Return every line of the listing below unchanged, from the first line to the last.
── DATA
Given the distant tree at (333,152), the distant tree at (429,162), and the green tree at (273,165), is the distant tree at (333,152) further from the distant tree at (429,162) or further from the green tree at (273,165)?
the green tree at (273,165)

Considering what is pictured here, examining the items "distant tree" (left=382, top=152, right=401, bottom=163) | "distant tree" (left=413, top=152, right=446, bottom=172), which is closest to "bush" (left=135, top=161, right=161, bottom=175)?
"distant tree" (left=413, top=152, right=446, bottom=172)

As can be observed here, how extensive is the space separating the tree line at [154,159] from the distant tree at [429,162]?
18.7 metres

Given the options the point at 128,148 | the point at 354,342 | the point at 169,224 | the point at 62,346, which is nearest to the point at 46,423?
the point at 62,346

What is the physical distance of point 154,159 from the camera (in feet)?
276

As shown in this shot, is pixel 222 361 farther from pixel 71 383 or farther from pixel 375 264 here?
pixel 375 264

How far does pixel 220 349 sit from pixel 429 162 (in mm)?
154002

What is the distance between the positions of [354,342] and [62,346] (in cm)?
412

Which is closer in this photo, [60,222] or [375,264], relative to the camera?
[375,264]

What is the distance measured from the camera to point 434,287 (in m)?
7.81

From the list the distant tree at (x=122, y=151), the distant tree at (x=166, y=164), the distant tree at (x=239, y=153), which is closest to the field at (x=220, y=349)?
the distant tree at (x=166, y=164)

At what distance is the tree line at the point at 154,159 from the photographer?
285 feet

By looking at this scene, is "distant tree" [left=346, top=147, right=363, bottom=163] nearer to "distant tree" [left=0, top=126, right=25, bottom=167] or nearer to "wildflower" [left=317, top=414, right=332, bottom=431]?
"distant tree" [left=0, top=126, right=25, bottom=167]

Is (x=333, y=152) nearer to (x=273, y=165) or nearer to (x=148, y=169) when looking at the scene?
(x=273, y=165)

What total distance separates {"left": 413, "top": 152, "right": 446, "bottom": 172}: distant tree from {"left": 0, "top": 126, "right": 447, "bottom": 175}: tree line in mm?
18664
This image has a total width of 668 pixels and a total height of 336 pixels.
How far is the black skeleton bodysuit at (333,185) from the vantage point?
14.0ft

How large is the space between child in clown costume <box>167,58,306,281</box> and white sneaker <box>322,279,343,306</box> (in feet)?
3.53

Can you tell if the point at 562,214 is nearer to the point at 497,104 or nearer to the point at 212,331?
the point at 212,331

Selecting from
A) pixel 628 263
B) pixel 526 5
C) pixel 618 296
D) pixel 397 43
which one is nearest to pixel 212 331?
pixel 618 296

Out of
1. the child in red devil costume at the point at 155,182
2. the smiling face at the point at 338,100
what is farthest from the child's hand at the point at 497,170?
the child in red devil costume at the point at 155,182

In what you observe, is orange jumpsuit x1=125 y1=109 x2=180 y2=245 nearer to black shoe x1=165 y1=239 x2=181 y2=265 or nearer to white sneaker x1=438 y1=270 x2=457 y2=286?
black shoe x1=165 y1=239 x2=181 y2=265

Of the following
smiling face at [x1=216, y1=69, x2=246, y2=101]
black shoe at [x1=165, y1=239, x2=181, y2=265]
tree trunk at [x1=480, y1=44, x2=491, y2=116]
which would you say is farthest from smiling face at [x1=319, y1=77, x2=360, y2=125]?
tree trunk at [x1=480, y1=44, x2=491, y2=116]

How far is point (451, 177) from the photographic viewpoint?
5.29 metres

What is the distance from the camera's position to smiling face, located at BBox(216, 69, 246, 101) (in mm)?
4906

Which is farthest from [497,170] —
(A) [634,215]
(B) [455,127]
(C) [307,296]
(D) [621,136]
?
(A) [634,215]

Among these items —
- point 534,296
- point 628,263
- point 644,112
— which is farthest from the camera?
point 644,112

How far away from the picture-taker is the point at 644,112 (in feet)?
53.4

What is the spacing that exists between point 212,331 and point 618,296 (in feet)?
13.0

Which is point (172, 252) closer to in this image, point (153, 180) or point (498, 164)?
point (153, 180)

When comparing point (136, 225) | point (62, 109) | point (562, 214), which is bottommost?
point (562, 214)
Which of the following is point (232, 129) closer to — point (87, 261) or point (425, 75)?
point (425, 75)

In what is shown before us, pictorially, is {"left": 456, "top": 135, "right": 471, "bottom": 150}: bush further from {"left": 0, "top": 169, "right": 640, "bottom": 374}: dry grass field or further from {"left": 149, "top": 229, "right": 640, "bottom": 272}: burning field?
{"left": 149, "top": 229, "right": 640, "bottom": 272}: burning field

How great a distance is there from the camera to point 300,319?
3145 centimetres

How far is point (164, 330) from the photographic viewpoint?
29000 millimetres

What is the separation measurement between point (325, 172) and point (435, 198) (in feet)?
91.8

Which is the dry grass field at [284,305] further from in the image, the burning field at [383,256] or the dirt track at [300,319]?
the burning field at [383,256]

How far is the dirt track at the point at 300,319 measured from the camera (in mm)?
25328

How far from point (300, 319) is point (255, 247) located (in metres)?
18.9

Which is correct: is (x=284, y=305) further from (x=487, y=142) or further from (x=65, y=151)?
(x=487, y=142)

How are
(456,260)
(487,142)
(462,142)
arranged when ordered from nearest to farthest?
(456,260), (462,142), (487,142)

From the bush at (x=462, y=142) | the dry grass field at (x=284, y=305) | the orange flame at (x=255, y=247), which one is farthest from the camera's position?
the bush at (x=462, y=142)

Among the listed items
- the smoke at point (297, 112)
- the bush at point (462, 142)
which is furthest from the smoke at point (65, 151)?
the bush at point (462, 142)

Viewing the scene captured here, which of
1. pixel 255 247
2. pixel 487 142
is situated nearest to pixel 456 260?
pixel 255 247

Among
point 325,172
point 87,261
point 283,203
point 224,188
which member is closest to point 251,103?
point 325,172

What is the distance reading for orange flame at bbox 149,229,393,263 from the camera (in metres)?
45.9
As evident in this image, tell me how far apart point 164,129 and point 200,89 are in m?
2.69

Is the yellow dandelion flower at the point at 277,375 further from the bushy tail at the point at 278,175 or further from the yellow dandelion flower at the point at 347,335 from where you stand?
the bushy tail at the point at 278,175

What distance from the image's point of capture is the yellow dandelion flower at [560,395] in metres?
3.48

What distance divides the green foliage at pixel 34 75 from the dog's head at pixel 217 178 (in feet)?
────
> [WRITTEN SOLUTION]
Given the distant tree at (333,152), the distant tree at (429,162), and the green tree at (273,165), is the distant tree at (333,152) further from the distant tree at (429,162) or further from the green tree at (273,165)?
the green tree at (273,165)

Considering what is pictured here, examining the items "distant tree" (left=382, top=152, right=401, bottom=163) | "distant tree" (left=413, top=152, right=446, bottom=172), which is closest to "bush" (left=135, top=161, right=161, bottom=175)?
"distant tree" (left=413, top=152, right=446, bottom=172)

As can be observed here, how extensive is the space separating the tree line at [154,159] from the distant tree at [429,162]?
18.7 metres

Given the options the point at 128,148 | the point at 354,342 | the point at 169,224 | the point at 62,346, which is nearest to the point at 46,423?
the point at 62,346

What is the physical distance of point 154,159 from the camera (in feet)?
276

As shown in this shot, is pixel 222 361 farther from pixel 71 383 or farther from pixel 375 264 here?
pixel 375 264

How far does pixel 220 349 sit from pixel 429 162 (in mm)?
154002

What is the distance between the positions of [354,342] and [62,346] (in cm)?
412

Which is closer in this photo, [60,222] or [375,264], relative to the camera?
[375,264]

What is the distance measured from the camera to point 434,287 (in m)?
7.81

From the list the distant tree at (x=122, y=151), the distant tree at (x=166, y=164), the distant tree at (x=239, y=153), which is closest to the field at (x=220, y=349)?
the distant tree at (x=166, y=164)

At what distance is the tree line at the point at 154,159 from the photographer?
285 feet

By looking at this scene, is "distant tree" [left=346, top=147, right=363, bottom=163] nearer to "distant tree" [left=0, top=126, right=25, bottom=167] or nearer to "wildflower" [left=317, top=414, right=332, bottom=431]?
"distant tree" [left=0, top=126, right=25, bottom=167]

Is (x=333, y=152) nearer to (x=273, y=165) or nearer to (x=148, y=169) when looking at the scene?
(x=273, y=165)

What total distance separates {"left": 413, "top": 152, "right": 446, "bottom": 172}: distant tree from {"left": 0, "top": 126, "right": 447, "bottom": 175}: tree line in mm?
18664
This image has a total width of 668 pixels and a total height of 336 pixels.
How far is the black skeleton bodysuit at (333,185) from the vantage point?
14.0ft

How large is the space between child in clown costume <box>167,58,306,281</box> and white sneaker <box>322,279,343,306</box> (in feet)?
3.53

Can you tell if the point at 562,214 is nearer to the point at 497,104 or nearer to the point at 212,331?
the point at 212,331

Selecting from
A) pixel 628 263
B) pixel 526 5
C) pixel 618 296
D) pixel 397 43
which one is nearest to pixel 212 331?
pixel 618 296

Out of
1. the child in red devil costume at the point at 155,182
2. the smiling face at the point at 338,100
what is farthest from the child's hand at the point at 497,170?
the child in red devil costume at the point at 155,182

In what you observe, is orange jumpsuit x1=125 y1=109 x2=180 y2=245 nearer to black shoe x1=165 y1=239 x2=181 y2=265 or nearer to white sneaker x1=438 y1=270 x2=457 y2=286?
black shoe x1=165 y1=239 x2=181 y2=265

Of the following
smiling face at [x1=216, y1=69, x2=246, y2=101]
black shoe at [x1=165, y1=239, x2=181, y2=265]
tree trunk at [x1=480, y1=44, x2=491, y2=116]
which would you say is farthest from smiling face at [x1=319, y1=77, x2=360, y2=125]?
tree trunk at [x1=480, y1=44, x2=491, y2=116]

How far is point (451, 177) from the photographic viewpoint?
5.29 metres

What is the distance from the camera's position to smiling face, located at BBox(216, 69, 246, 101) (in mm)?
4906

Which is farthest from [497,170] —
(A) [634,215]
(B) [455,127]
(C) [307,296]
(D) [621,136]
?
(A) [634,215]

Among these items —
- point 534,296
- point 628,263
- point 644,112
— which is farthest from the camera?
point 644,112

How far away from the picture-taker is the point at 644,112 (in feet)?
53.4

What is the spacing that exists between point 212,331 and point 618,296 (in feet)?
13.0

Which is point (172, 252) closer to in this image, point (153, 180) or point (498, 164)?
point (153, 180)

When comparing point (136, 225) | point (62, 109) | point (562, 214), which is bottommost?
point (562, 214)
Which of the following is point (232, 129) closer to — point (87, 261) or point (425, 75)?
point (425, 75)

In what is shown before us, pictorially, is {"left": 456, "top": 135, "right": 471, "bottom": 150}: bush further from {"left": 0, "top": 169, "right": 640, "bottom": 374}: dry grass field or further from {"left": 149, "top": 229, "right": 640, "bottom": 272}: burning field?
{"left": 149, "top": 229, "right": 640, "bottom": 272}: burning field

How great a distance is there from the camera to point 300,319?
3145 centimetres

How far is point (164, 330) from the photographic viewpoint?
29000 millimetres

What is the separation measurement between point (325, 172) and point (435, 198) (in feet)?
91.8

Which is the dry grass field at [284,305] further from in the image, the burning field at [383,256] or the dirt track at [300,319]?
the burning field at [383,256]

How far is the dirt track at the point at 300,319 measured from the camera (in mm)?
25328

How far from point (300, 319) is point (255, 247) located (in metres)?
18.9

Which is correct: is (x=284, y=305) further from (x=487, y=142) or further from (x=65, y=151)?
(x=487, y=142)

How are
(456,260)
(487,142)
(462,142)
arranged when ordered from nearest to farthest?
(456,260), (462,142), (487,142)

From the bush at (x=462, y=142) | the dry grass field at (x=284, y=305) | the orange flame at (x=255, y=247), which one is farthest from the camera's position?
the bush at (x=462, y=142)

Among the listed items
- the smoke at point (297, 112)
- the bush at point (462, 142)
which is furthest from the smoke at point (65, 151)?
the bush at point (462, 142)

Viewing the scene captured here, which of
1. pixel 255 247
2. pixel 487 142
is situated nearest to pixel 456 260?
pixel 255 247

Among
point 325,172
point 87,261
point 283,203
point 224,188
which member is closest to point 251,103?
point 325,172

What is the distance reading for orange flame at bbox 149,229,393,263 from the camera (in metres)?
45.9
As evident in this image, tell me how far apart point 164,129 and point 200,89 are in m?
2.69

Is the yellow dandelion flower at the point at 277,375 further from the bushy tail at the point at 278,175 or further from the yellow dandelion flower at the point at 347,335 from where you stand?
the bushy tail at the point at 278,175

What distance from the image's point of capture is the yellow dandelion flower at [560,395] in metres?
3.48

What distance divides the green foliage at pixel 34 75 from the dog's head at pixel 217 178 (in feet)?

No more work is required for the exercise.